Size fraction and ecological analyses

Metagenomic reads from Tara Oceans were trimmed with trim_galore (-paired -length 50 -e 0.1 -q 50) and subsampled to an even depth of 20 million reads per sample with seqkit sample (-s 1000 -n 20000000 -2). These reads were then mapped onto the population representatives of the jumbo phage set (535 populations). For the mapping, the reference database of the representative jumbo phage sequences was created with minimap2 (minimap2 -x sr -d) [72], and the mapping was carried out with coverM (coverm genome -min-read-percent-identity 95 -m covered_fraction rpkm count variance length -t 32 -minimap2-reference-is-index -coupled)). Mapping results were retained if at least 20% of the phage genome was covered (see Supplementary Methods for benchmarking, Supplementary Fig. 26). Relative abundance of a phage in each sample was calculated in RPKM. Statistical analyses and plots were carried out in R with vegan (2.5-5) [73], ggplot2, maps (3.3.0) [74], and ggpubr (0.2.4) [75] packages. Community composition was compared between variables using ANOSIMs based on Bray–Curtis distances using both presence/absence and RPKM matrices with a significance p values < 0.05. Statistical tests were carried out with the ggplot2 function stat_compare_means(label="p.signif").

Annotation

Amino acid sequences of genes were annotated with HMM searches (E value < 0.001) against the Pfam [76] (version 32), eggNOG (5.0) [77], and VOG (release 98) databases. Virion structural protein families were identified based on VOG hit descriptions (Supplementary Dataset 3). Consensus annotation was based on Pfam annotations and then the highest bit score between eggNOG and VOG hits. Functions were grouped into larger categories (Supplementary Dataset 3). Clusters from the network analyses were compared for functional composition between marine jumbo phages by averaging the proportion of genes in a functional category (Fig. 3a).
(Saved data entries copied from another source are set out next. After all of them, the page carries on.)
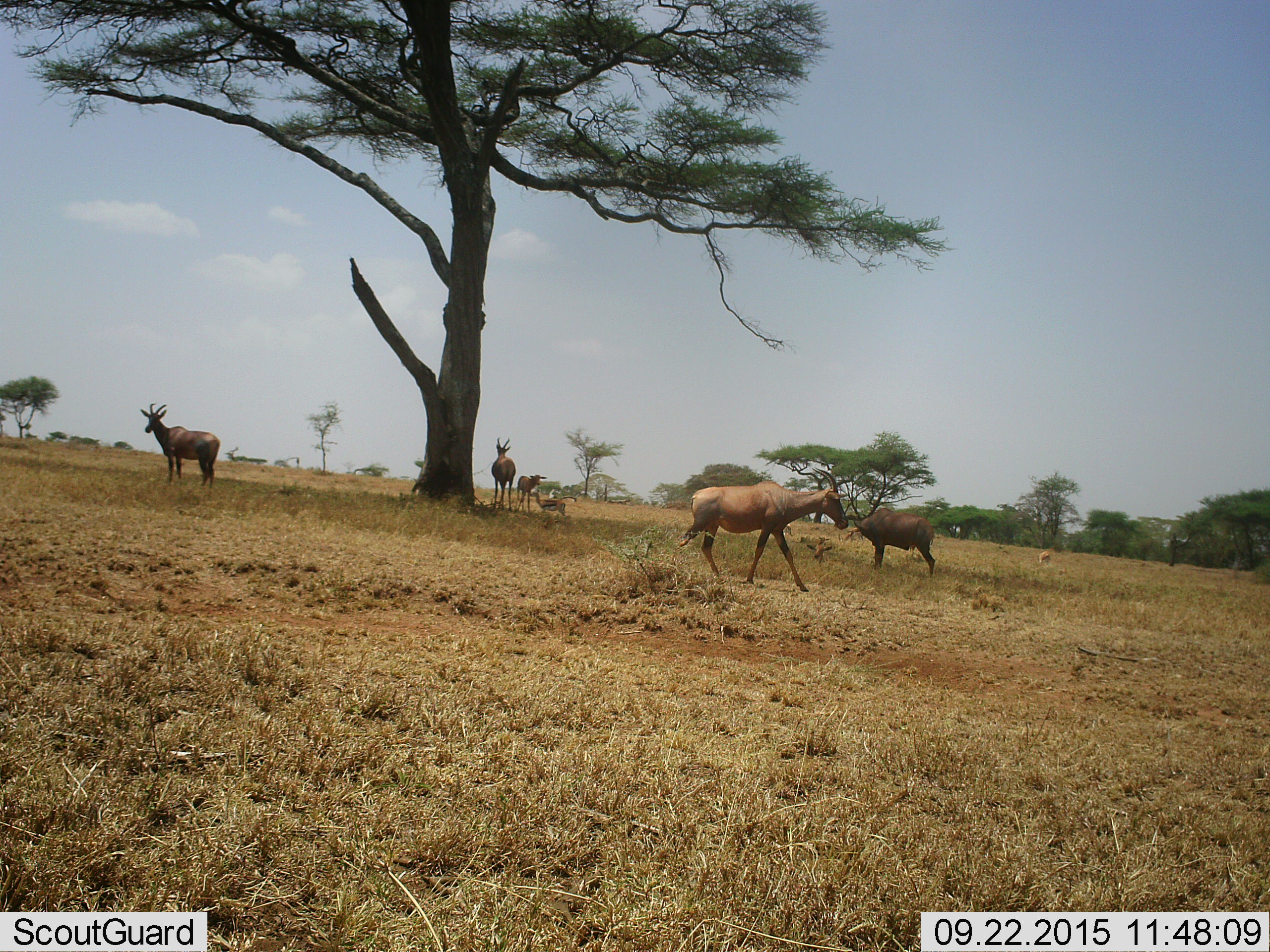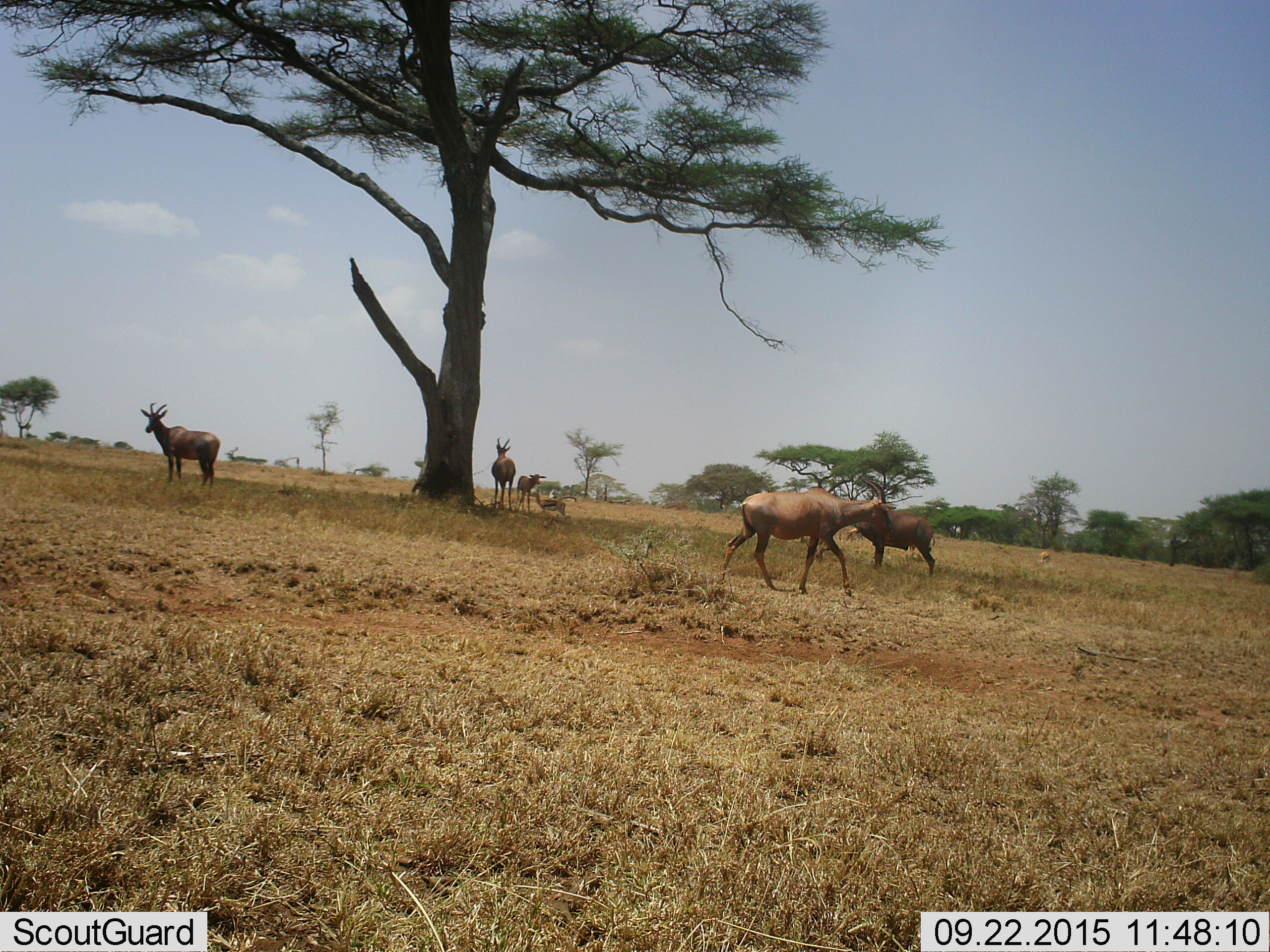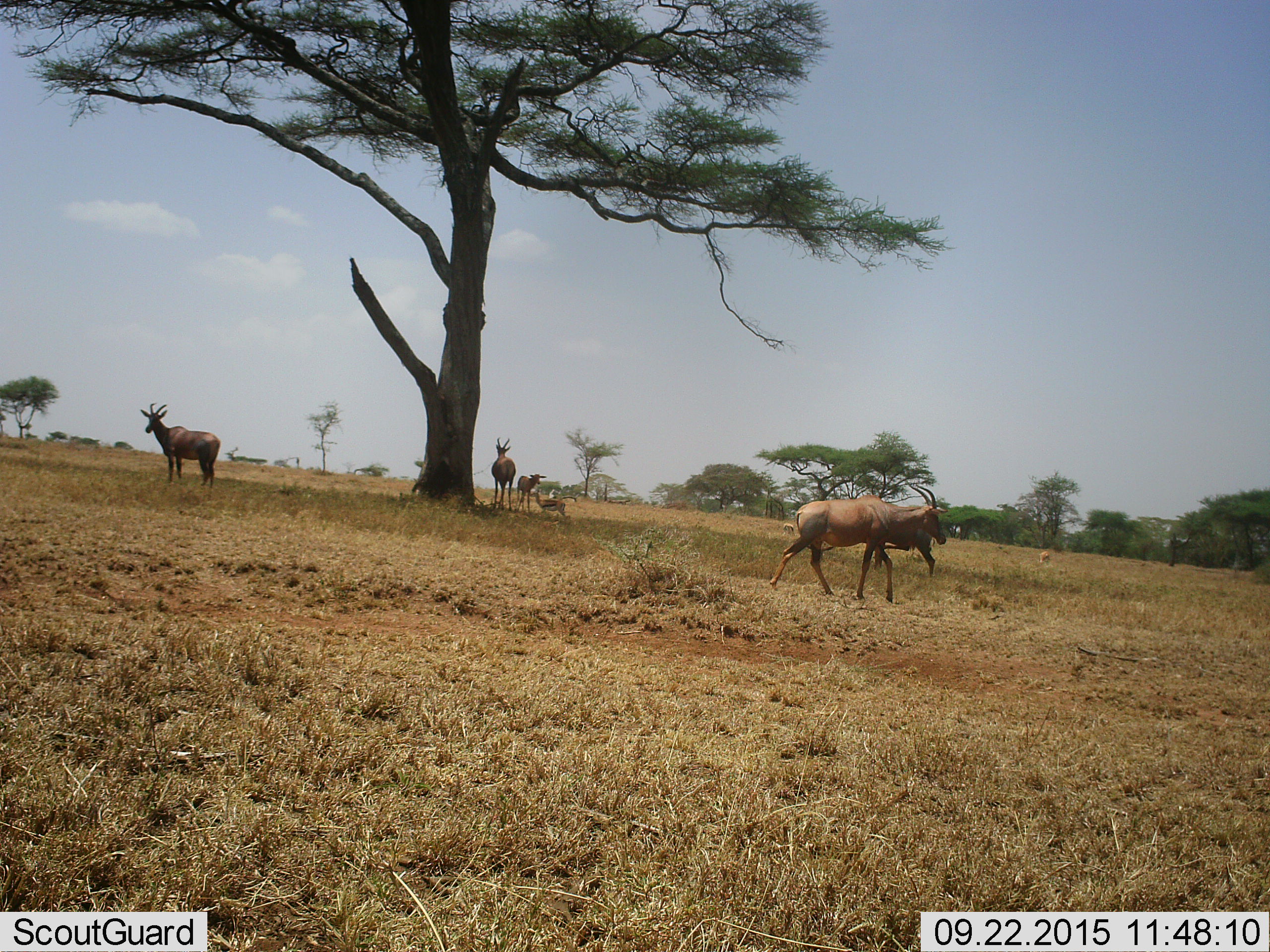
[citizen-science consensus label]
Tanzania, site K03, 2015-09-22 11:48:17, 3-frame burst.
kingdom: Animalia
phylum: Chordata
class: Mammalia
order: Artiodactyla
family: Bovidae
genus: Eudorcas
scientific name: Eudorcas thomsonii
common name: thomson's gazelle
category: gazellethomsons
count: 4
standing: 75%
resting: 0%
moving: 0%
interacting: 0%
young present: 0%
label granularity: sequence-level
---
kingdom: Animalia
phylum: Chordata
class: Mammalia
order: Artiodactyla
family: Bovidae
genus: Damaliscus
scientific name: Damaliscus lunatus jimela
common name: topi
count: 6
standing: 67%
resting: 33%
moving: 67%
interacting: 0%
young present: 50%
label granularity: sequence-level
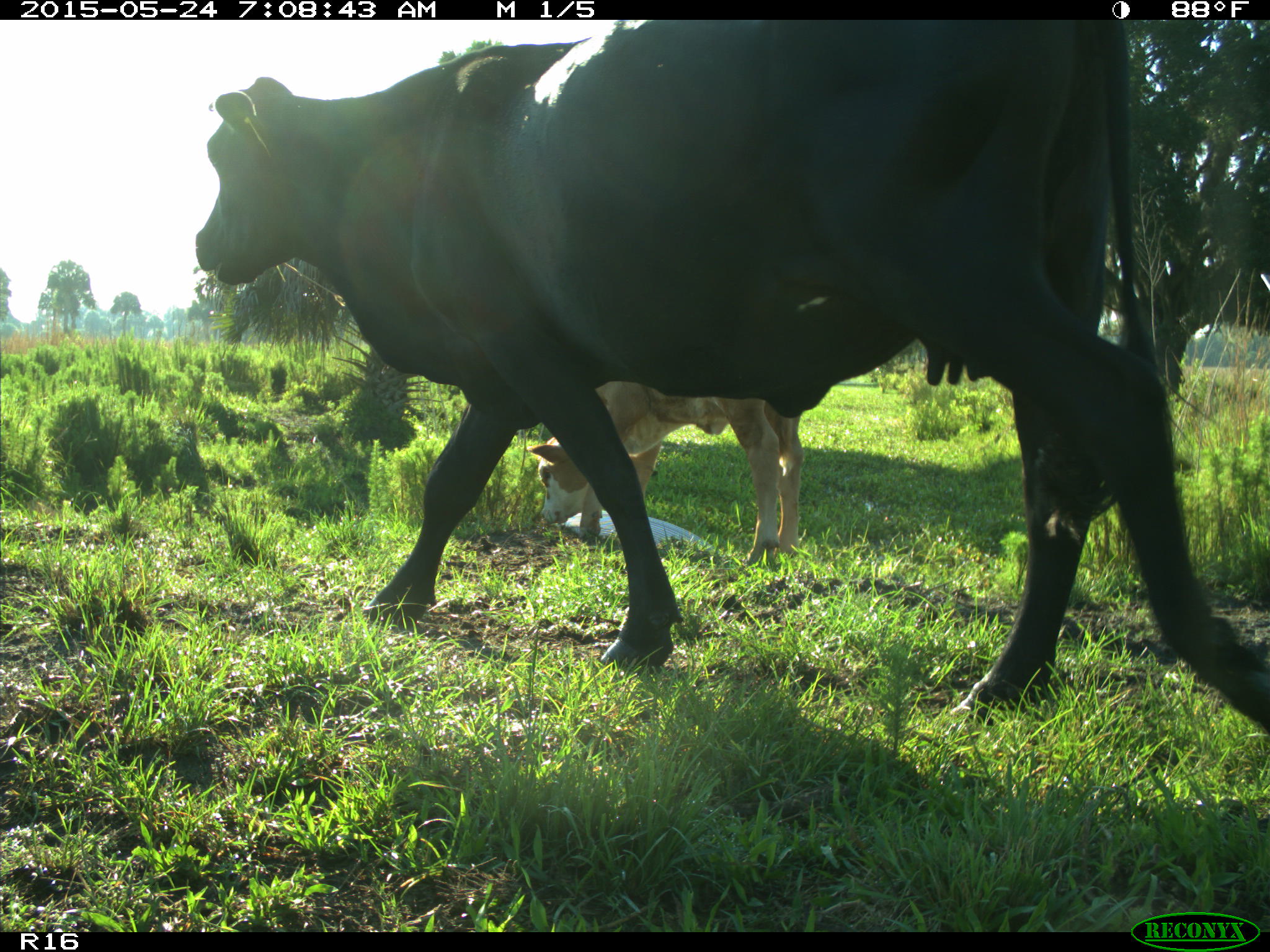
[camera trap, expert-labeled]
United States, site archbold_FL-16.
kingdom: Animalia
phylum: Chordata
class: Mammalia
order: Artiodactyla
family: Bovidae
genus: Bos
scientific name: Bos taurus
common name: domestic cow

Genes with the highest variance between PGCs were identified based on the variance in the proportion of genomes in a PGC with that gene. Those with a variance >0.2 and a known function were visualized with pheatmap [78] in R (Fig. 3b).

Host prediction

Hosts of the jumbo phage bins were predicted based on matching CRISPR spacers, tRNAs, and gene content. CRISPR spacers were predicted on the Genome Taxonomy Database (release 95) [79], MAGs of bacteria and archaea from the metagenomes that the jumbo phage bins derived (provided by Parks et al. [31]), and on the jumbo phage bins with minCED (derived from reference [80]). Spacers were aligned with BLASTn (-task blastn-short) and matches were >24 bp with <= 1 mismatches [4]. Only one jumbo phage contained a CRISPR array, but the spacers did not match any other jumbo phages or MAGs. tRNA sequences were predicted with tRNAscan-SE (-bacteria option) [81] on the MAGs and jumbo phage bins. Promiscuous tRNAs [82] were removed (BLASTn hits 100% ID, <= 1 mismatches). Jumbo phage tRNAs were aligned against the MAGs tRNAs and NCBI nr database (BLASTn 100% ID, <= 1 mismatches) [4]. Lastly, hosts were assigned based on the taxonomy of coding sequence matches to the MAGs (BLASTn). Hits to phyla were summed and a putative host phylum had three times the number of hits as the phylum with the next most hits as used in a previous study [4]. If a putative host could be predicted by multiple methods, a consensus host was assigned if all approaches agreed on a phylum. If the methods disagreed at the phylum-level, no putative host was assigned.